Limits on income-tax contributions should be removed or raised to help with the underfunding challenges of defined benefit (DB) pension plans in Canada. That’s according to the C.D. Howe Institute paper Lifting the Lid on Pension Funding, which says the decline of DB plans is largely caused by laws and regulations that foster underfunding by sponsors.

The Income Tax Act’s 10-per-cent limit is meant to prevent companies from making pensions contributions, that are tax deductible, to reduce taxable profits. But this benefit is marginal because: businesses prefer to reinvest earnings or pay them out as dividends; pension funds attract tax when distributed or withdrawn; and regulations prevent deliberate over-funding of designated plans, say authors Robin Banerjee, policy analyst, and William Robson, president and chief executive officer, both at C.D. Howe in Toronto.

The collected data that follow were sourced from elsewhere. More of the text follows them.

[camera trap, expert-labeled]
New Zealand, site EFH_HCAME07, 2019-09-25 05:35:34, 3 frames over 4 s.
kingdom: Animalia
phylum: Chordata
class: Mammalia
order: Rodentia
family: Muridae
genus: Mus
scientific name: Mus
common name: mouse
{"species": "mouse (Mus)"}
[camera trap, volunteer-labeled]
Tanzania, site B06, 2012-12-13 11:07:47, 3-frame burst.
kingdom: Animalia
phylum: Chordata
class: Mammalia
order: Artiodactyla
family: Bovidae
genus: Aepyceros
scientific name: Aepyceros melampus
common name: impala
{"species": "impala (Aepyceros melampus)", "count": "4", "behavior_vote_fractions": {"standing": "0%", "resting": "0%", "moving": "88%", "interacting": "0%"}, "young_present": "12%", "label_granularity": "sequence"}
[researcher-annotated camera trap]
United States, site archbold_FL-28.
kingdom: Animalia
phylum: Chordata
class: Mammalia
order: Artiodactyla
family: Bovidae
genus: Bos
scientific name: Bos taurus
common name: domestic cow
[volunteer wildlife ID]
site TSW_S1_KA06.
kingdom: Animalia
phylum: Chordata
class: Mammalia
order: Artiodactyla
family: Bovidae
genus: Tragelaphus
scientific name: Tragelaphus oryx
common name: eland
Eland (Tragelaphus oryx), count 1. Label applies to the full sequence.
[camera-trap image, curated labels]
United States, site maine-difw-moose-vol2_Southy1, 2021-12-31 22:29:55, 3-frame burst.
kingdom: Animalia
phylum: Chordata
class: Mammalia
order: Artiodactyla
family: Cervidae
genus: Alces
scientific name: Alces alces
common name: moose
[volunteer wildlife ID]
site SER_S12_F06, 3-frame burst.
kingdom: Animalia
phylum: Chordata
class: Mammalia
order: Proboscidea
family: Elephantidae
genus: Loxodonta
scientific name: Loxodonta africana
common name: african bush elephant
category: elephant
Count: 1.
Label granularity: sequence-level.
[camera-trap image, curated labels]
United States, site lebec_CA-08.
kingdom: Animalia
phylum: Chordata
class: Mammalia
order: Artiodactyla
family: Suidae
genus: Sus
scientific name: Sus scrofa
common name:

In addition, “limiting contributions in good times stops plan sponsors saving in fat years to cushion against lean ones,” they say. “Having the flexibility to time investments can also help firms buy assets when they are cheaper and enjoy longer compounding periods.”

And most DB pension plans do not match assets to liabilities because pension plans have long horizons so they can tolerate short-term volatility.

As for limiting contributions when plans are in surplus, the authors suggest this “induces sponsors to inflate the size of reported liabilities so the cap does not constrain funding — a practice that perverts the cause of meaningful reporting — or stops companies from pursuing consistent contribution strategies as interest rates and asset markets fluctuate.”

The more sponsor contributions are constrained and sponsors are unable or unwilling to back promises, the more likely participants will have pensions smaller than bargained for.

A straightforward response would be to eliminate limits, says the paper, or raise the limit to 25 per cent, which already applies to multi-employer plans, with provisions for sharing of risk between sponsors and participants. Deficits in this case are as infrequent and small as with no limit at all.